*** RECORDS SHOWN Section Begins ***

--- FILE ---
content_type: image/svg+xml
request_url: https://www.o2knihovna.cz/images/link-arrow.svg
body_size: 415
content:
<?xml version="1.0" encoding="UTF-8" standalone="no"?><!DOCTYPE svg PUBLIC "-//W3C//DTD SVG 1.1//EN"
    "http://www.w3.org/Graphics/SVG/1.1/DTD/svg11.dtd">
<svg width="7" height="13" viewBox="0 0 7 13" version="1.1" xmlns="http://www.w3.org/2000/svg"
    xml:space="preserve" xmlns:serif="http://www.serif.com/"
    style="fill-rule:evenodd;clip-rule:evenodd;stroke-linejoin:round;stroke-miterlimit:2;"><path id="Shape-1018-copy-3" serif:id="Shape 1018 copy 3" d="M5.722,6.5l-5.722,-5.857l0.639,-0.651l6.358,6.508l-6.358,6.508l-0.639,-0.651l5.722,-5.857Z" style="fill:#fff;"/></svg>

*** RECORDS SHOWN Section Ends ***

_EXERCISE BRIEF_
Copy each line above holding "version".

_TASK ANSWER_
<?xml version="1.0" encoding="UTF-8" standalone="no"?><!DOCTYPE svg PUBLIC "-//W3C//DTD SVG 1.1//EN"
<svg width="7" height="13" viewBox="0 0 7 13" version="1.1" xmlns="http://www.w3.org/2000/svg"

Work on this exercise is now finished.